Obama accuses Trump of exploiting fears of working class
U.S. President Barack Obama accused Republican front-runner Donald Trump of exploiting the fears and anxiety among the working class, in a National Public Radio interview Monday.

Citing economic stresses caused by the financial crisis of 2008, the increased reliance on new technology, globalization, and stagnant income as well as the changing demography of the nation, Obama said: "Mr. Trump is taking advantage of that. That's what he's exploiting during the course of his campaign.”

During a campaign speech at Iowa on Saturday, Trump, who is running for the Republican presidential nomination, told the crowd that tough times were ahead for the U.S. economy.

The Republican front-runner said "the [economic] bubble” was to burst soon but added he preferred it to happen on Obama's watch.

Trump has been critical of the Obama administration's Trans-Pacific Partnership agreement with Pacific Rim nations, which the real estate mogul describes as a "deal that was designed for China to come in, as they always do, through the backdoor and totally take advantage of everyone".

He has promised his supporters to bring back American jobs lost to China and other countries where the American companies benefit from low costs of labor force.

He has lambasted the Obama administration's immigration policy which aims to open a way to citizenship for more than 11 million undocumented immigrants in the country.
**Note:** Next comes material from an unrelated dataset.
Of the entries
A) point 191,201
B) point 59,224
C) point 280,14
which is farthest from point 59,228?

Trump proposes the massive deportation all 11 million from the U.S.

Trump has also called for a complete ban on Muslims entering the U.S. in the wake of the San Bernadino attack in which 14 people were killed by two suspected Daesh sympathizers.

Obama, during the radio interview, also defended his anti-Daesh strategy and noted the U.S.-led coalition’s success against the terror group.

Obama noted that many of his critics suggested "bombing more, or being less discriminant”.

"I make no apologies for us wanting to do this appropriately and in a way that is consistent with American values,” he added.

He acknowledged the worries of American people but urged that people should keep things in perspective.

He said that Daesh cannot destroy the U.S. nor poses a risk to the country as a "huge industrial power".

"So if people haven't seen the fact that in fact 9,000 strikes have been carried out against ISIL [Daesh], if they don't know that towns like Sinjar that were controlled by ISIL have been taken back, or that a town like Tikrit, that was controlled by ISIL, now has been repopulated by previous residents, then they might feel as if there is not enough of a response," he added.

The president also suggested that Daesh should at the same time be taken seriously because of domestic shootings which might be inspired by the militant group.